Francavilla D'Ete (paese di 1000 abitanti ca. in provincia di Fermo, regione Marche) sorge sulla cima del colle Tisiano (234 s.l.m.), situato tra le valli dei fiumi Fusa e Ete morto. Il nucleo urbano originale è lo stesso che si conserva oggi, con la piazza principale che ha sostituito la struttura dell'antico castello. Il territorio collinare che circonda Francavilla degrada verso il mare ad est e cede il passo alla catena montuosa dei Sibillini ad ovest.


Cenni storici


Le origini del primo agglomerato urbano sono fatte risalire dalle fonti all'anno 1140, quando le servitù padronali dei Conti di Gualdrama e Montirone fuggirono per nascondersi sul Monte Tisiano, dove ora sorge Francavilla, per dare origine ad un agglomerato libero da servitù, per l'appunto "franco", da cui probabilmente il nome Francavilla. 

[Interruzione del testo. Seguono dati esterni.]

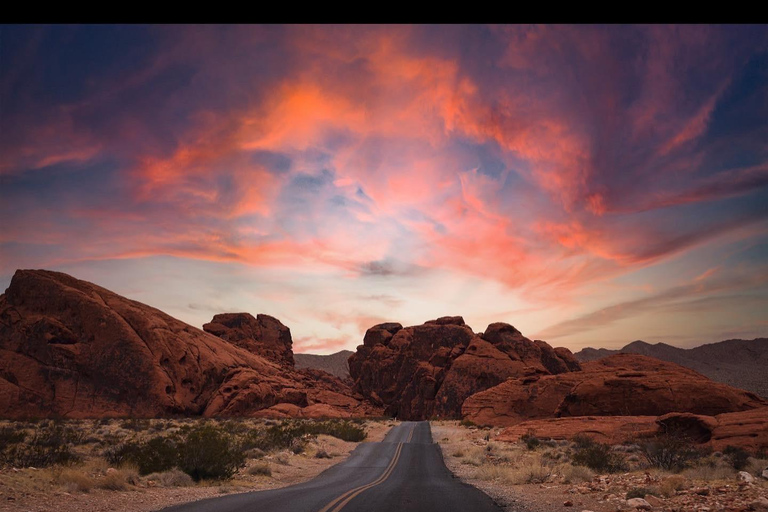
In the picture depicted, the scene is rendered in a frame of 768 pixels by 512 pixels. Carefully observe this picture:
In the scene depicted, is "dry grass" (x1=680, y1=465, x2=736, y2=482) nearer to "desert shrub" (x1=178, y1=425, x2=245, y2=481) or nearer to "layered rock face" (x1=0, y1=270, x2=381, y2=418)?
"desert shrub" (x1=178, y1=425, x2=245, y2=481)

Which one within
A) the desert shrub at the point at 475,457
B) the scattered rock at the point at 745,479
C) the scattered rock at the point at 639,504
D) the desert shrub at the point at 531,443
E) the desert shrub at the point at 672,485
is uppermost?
the scattered rock at the point at 745,479

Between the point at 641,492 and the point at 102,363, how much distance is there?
57.8m

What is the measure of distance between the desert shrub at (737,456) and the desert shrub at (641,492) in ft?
26.1

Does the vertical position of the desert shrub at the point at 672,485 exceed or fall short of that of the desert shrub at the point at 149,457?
it exceeds it

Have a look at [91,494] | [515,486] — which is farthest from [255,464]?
[515,486]

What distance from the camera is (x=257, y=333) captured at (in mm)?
106750

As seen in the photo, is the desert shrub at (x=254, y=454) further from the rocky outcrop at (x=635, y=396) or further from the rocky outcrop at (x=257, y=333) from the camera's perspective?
the rocky outcrop at (x=257, y=333)

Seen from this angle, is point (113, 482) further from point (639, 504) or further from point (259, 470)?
point (639, 504)

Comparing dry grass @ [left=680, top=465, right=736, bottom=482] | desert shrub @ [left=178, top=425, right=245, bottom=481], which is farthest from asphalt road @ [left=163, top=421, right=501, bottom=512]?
dry grass @ [left=680, top=465, right=736, bottom=482]

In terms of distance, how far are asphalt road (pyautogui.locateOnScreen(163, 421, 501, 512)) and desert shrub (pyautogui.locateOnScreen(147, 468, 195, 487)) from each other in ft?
10.5

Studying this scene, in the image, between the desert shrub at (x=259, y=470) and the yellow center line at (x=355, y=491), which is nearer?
the yellow center line at (x=355, y=491)

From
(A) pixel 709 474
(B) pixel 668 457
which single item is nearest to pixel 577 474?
(A) pixel 709 474

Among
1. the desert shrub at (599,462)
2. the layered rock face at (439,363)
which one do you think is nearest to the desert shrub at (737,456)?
the desert shrub at (599,462)

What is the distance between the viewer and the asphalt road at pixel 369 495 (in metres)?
11.7
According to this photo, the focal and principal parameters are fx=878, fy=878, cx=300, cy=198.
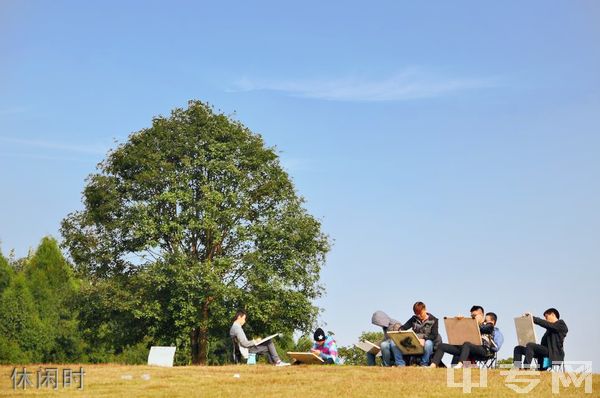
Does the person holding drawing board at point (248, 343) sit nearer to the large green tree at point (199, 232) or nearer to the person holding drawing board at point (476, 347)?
the person holding drawing board at point (476, 347)

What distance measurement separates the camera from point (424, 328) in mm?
22984

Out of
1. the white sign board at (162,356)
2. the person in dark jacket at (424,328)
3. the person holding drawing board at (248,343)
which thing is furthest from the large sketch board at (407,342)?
the white sign board at (162,356)

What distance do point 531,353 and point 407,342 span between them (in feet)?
10.3

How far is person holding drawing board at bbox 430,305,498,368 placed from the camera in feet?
73.2

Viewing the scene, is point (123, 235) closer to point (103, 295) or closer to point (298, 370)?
point (103, 295)

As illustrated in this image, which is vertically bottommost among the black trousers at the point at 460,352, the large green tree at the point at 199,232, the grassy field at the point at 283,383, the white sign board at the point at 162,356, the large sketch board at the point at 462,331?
the grassy field at the point at 283,383

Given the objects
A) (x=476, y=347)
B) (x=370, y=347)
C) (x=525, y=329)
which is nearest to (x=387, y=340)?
(x=370, y=347)

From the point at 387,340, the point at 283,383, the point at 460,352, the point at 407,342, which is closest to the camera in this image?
the point at 283,383

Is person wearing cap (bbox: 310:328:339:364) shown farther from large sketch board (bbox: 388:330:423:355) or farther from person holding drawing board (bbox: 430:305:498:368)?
person holding drawing board (bbox: 430:305:498:368)

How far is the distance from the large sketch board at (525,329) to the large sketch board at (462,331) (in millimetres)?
1179

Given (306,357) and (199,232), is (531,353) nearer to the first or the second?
(306,357)

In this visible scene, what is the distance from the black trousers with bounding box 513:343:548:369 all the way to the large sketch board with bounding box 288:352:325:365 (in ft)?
17.4

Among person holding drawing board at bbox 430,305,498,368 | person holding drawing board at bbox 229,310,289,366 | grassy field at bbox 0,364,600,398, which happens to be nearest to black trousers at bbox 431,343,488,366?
person holding drawing board at bbox 430,305,498,368

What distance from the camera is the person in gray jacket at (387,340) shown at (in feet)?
76.9
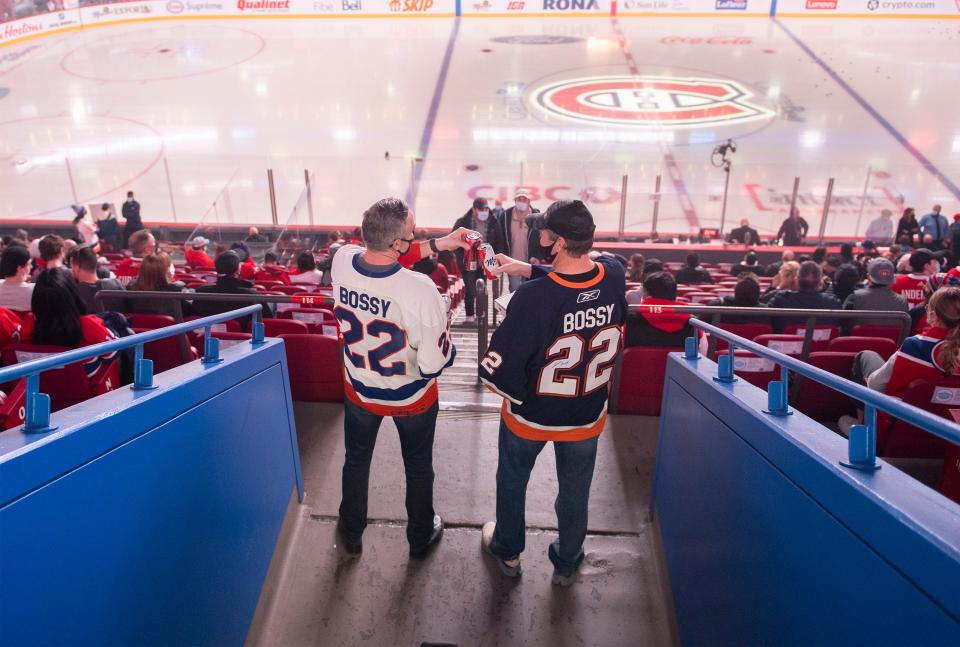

Il Capitano di Ventura Averardo della Campana la occupò nel 1385 con una milizia di 4.000 balestrieri e quasi sicuramente, le micidiali sfere, alcune di pietra ed altre di ferro, ritrovate nel 1925 in un tratto della cinta muraria, possono essere ricondotte a quell’evento.

Anticamente l’unica porta di accesso al castello era quella dove ora si trova l’orologio civico. Se si osserva il dislivello tra la piazza e le mura castellane, si deduce che doveva essere servita da un ponte levatoio. Nel 1775, ricavato al pianterreno del Palazzo Comunale, venne realizzato un secondo ingresso denominato poi Porta Nuova.


Patrimonio artistico e culturale della città:


- Resti di mura;

- Tre, dei sei, torrioni rompitratta;

- Una porta dell'antico castello, rimaneggiata e trasformata, nelle sue linee originali, tanto da apparire simile ad un arco trionfale settecentesco, munita di lesene e cornici;

- chiesa di San Rocco, si conservano alcuni affreschi;
- La Chiesa parrocchiale di San Pietro, progettata nel XIX secolo da Giuseppe Sacconi;
- Chiesetta rurale di Santa Maria delle Grazie,  detta “Madonnetta”, all’interno è custodito un affresco del XVI secolo.

Il paese è la 'patria' del buongusto, regna sovrana la crema fritta e le olive ripiene, da non dimenticare i famosi “vincisgrassi”, il delizioso “ciauscolo”, i crostini fatti con i fegatini di pollo e la famosa “coratella con le uova”. Per finire zuppa inglese o “pristingu” il tutto annaffiato da un prelibato Rosso Piceno o Falerio e si chiude con il famoso mistrà fatto in casa o dell'ottimo vino cotto.